Şimdi gelelim ücret meselesine. Ücretlerin bu denli düşüklüğünü, kapitalizm içinde dahi, salt sömürü ve örgütsüzlük gibi gerekçelerle açıklayamayız. Söz konusu ideolojik ve örgütsel sorunlar da kuşkusuz etkili olmakla beraber, meseleyi çok daha başka yerlerde görmemiz gerekmektedir. Tüm bu sorunların birleşerek düğümlendiği ana nokta ekonominin ve onun belkemiğini oluşturan imalat sanayi kesiminin verimsizliğidir.
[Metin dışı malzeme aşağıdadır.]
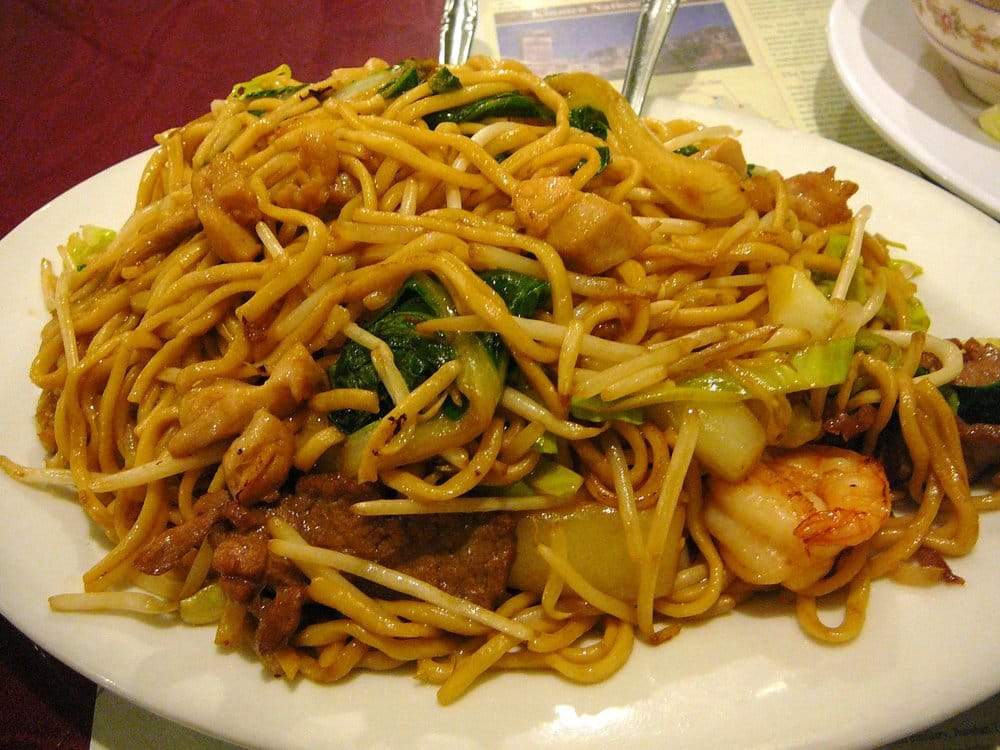 House Special Chow Mein Peking Special ...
Dikta rejimi dayatmaları döneminde, rakamlarla oynayarak zaten kurmaca olan ulusal gelir değerlerini değiştirmek alt katmanlardaki gerçeği bir süre için gizler, fakat tümüyle perdeleyemez. İşte gördük; bir hafta evvel ileri gelir düzeyine geçmişiz diye haykıran siyasiler, bu kez asgari ücreti ilan ederken o derece yüksekten atamadılar. Bu tablo aynen Suriye politikası çelişkisi gibi tüm çıplaklığı ile karşımızda durmaktadır. Böyle bir tabloda çalışma bakanı ya da dışişleri bakanı olmak istemezdim!
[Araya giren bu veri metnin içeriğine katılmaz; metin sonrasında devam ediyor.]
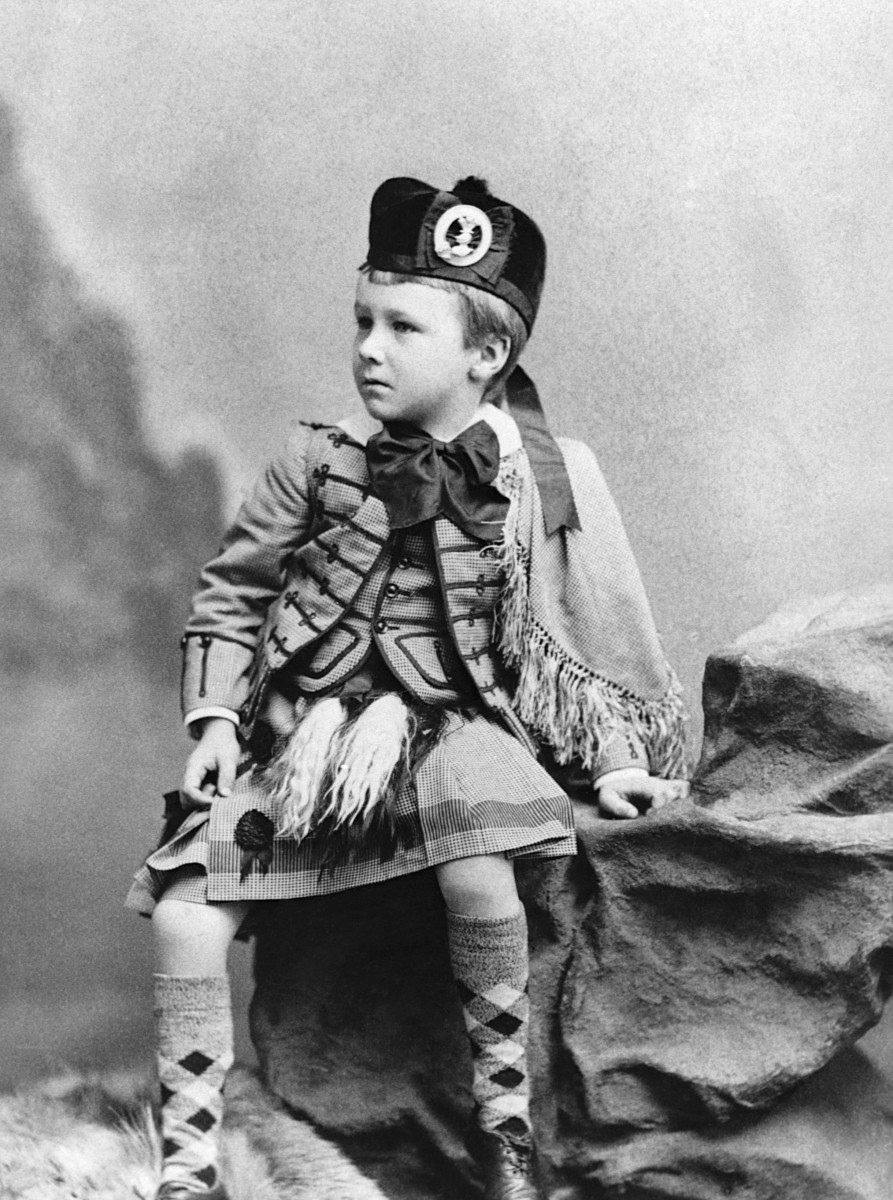 Franklin D. Roosevelt at the age of five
Mesele verimsizliğimizdir ve hizmetler alanının aşırı şişkinliğidir. Üretim sektörü, artık hepimiz çok iyi biliyoruz ki, inşaat etrafında şekillenmiştir. Devamlılığı olmayan ve ihraç ürün niteliği taşımayan bu alan hem geçici olarak siyasete cila sağlayarak iktidarda kalma yolunu açık tutan hem de yandaşı kısa yoldan ve sorumsuzca abat eden bir alandır. Hizmet sektörü ise gerçek bir üretim olmadan parasal paslaşmanın yaşandığı ve bu paslaşmalarda üretim alanından ciddi kaynak çekilerek hizmet parazitlerine rant sağlandığı alandır. İhracatın büyük bölümünün ithalata dayandırıldığı, köprüler, tüneller vb. gibi tüm kamu yatırımlarının dış kaynakla yapılarak ülkenin geleceğinin ipotek altına alındığı bir dönemde asgari ücrete zam nasıl yapılacaktı ki! Ranta dayandırılan ekonomide döviz yükselirken, baskılı enflasyonu tutabilmek adına, binbir gerekçe ile asgari ücreti tutmak ekonomik istikrar gereği değil midir? Asgari ücret böylesi baskılı tutulurken siyasi istikrardan söz eden siyasetçi hangi kesime güveniyor olabilir ki? O zaman da siyasi istikrara böylesi mazoşistçe destek veren kesim bu durumu hak etmiş olmuyor mu?  

Siyasi istikrar yanlısı emekçi kardeşlerimiz de dahil, tüm halkımıza, mutlu yıllar dilerim!